I'm structuring a c++ game, which works with an engine library that applies all the necessary rendering and the such to the game. I want to separate the namespace into multiple files, so I've created my entity class into two separate files and did this to include it in the namespace:
namespace engine {
void init();
void end();
#include "entity/entitiy.hpp" // <- holds the entity class (pretty much copies it over)
};
This compiles and works perfectly fine. For some reason this feels like some sort of cheat, (probably because includes are usually put at the beginning of a c++ program) and I'm wondering if there's a better way to achieve this.
I want to separate the namespace into multiple files
I'm wondering if there's a better way to achieve this.
Multiple namespace declarations of same name are simply declarations of the same namespace. There is no need to use your trick to define a class inside a namespace.
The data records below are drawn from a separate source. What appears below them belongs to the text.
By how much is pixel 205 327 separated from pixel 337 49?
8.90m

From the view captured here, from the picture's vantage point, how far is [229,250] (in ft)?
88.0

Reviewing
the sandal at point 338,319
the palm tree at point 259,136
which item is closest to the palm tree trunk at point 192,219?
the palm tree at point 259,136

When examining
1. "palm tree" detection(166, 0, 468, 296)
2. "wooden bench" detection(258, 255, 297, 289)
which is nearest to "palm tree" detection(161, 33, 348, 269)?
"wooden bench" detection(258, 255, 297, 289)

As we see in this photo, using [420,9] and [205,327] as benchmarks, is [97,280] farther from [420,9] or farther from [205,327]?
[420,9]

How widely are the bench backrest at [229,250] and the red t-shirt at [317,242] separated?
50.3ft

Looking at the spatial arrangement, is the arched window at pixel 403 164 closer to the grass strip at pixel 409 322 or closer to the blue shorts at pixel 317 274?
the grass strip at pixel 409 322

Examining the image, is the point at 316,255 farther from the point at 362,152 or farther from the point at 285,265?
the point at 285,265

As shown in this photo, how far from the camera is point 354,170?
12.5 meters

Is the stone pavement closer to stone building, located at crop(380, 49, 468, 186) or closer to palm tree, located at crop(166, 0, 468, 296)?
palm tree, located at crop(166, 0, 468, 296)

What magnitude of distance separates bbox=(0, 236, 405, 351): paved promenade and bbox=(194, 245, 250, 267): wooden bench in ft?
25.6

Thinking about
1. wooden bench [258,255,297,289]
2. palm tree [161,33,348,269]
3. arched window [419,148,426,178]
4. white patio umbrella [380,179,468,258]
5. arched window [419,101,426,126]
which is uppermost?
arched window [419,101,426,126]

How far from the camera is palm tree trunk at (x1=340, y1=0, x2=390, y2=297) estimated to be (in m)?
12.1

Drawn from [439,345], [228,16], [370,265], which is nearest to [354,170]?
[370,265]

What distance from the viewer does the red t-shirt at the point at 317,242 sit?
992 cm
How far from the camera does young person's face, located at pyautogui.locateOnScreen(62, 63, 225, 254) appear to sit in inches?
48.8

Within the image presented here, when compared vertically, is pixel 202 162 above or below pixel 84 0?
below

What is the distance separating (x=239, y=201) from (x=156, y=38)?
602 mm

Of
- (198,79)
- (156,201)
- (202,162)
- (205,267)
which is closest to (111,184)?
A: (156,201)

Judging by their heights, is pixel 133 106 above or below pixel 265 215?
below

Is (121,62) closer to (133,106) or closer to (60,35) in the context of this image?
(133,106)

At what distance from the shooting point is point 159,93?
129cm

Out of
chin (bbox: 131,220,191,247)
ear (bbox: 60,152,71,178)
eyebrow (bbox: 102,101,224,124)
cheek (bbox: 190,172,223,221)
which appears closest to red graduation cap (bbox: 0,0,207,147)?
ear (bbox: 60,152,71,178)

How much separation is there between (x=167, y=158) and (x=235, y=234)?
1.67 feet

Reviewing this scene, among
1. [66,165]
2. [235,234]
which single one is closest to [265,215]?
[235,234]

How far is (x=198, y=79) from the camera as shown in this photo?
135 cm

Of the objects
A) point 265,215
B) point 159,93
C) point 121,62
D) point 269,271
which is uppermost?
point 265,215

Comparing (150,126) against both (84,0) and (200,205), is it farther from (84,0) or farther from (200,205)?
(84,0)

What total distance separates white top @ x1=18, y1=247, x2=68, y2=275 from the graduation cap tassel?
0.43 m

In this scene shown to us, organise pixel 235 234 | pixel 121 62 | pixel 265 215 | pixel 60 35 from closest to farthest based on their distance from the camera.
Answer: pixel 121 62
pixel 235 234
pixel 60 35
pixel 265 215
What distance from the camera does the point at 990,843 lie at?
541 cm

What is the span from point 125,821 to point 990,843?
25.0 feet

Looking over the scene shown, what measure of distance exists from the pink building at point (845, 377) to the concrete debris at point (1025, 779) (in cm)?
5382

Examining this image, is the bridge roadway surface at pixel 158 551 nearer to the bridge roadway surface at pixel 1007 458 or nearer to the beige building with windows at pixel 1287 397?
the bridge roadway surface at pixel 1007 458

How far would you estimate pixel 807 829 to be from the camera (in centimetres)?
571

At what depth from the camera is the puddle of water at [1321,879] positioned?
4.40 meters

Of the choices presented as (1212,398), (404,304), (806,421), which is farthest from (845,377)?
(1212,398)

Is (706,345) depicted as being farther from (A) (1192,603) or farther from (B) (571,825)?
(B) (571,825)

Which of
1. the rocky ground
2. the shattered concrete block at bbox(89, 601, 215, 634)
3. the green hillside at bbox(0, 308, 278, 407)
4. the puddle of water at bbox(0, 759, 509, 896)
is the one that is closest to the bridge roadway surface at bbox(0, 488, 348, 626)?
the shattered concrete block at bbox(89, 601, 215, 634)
You can achieve defining the entity
class within the engine
namespace, while separating the namespace into multiple files like this:
// entity/entitiy.hpp
namespace engine {
class entity { /**/ };
};
// another/header.hpp
namespace engine {
void init();
void end();
};
namespace engine { void init(); void end(); #include "entity/entitiy.hpp" // <- holds the entity class (pretty much copies it over) };
This compiles and works perfectly fine.
This is a bad idea. If "entity/entitiy.hpp" is intended to be included by the user of the library, they'll end up defining the class outside of the engine
namespace, thus defining a separate class.
Furthermore, if you include anything within "entity/entitiy.hpp", then those includes end up within engine
namespace which in many cases is undesirable.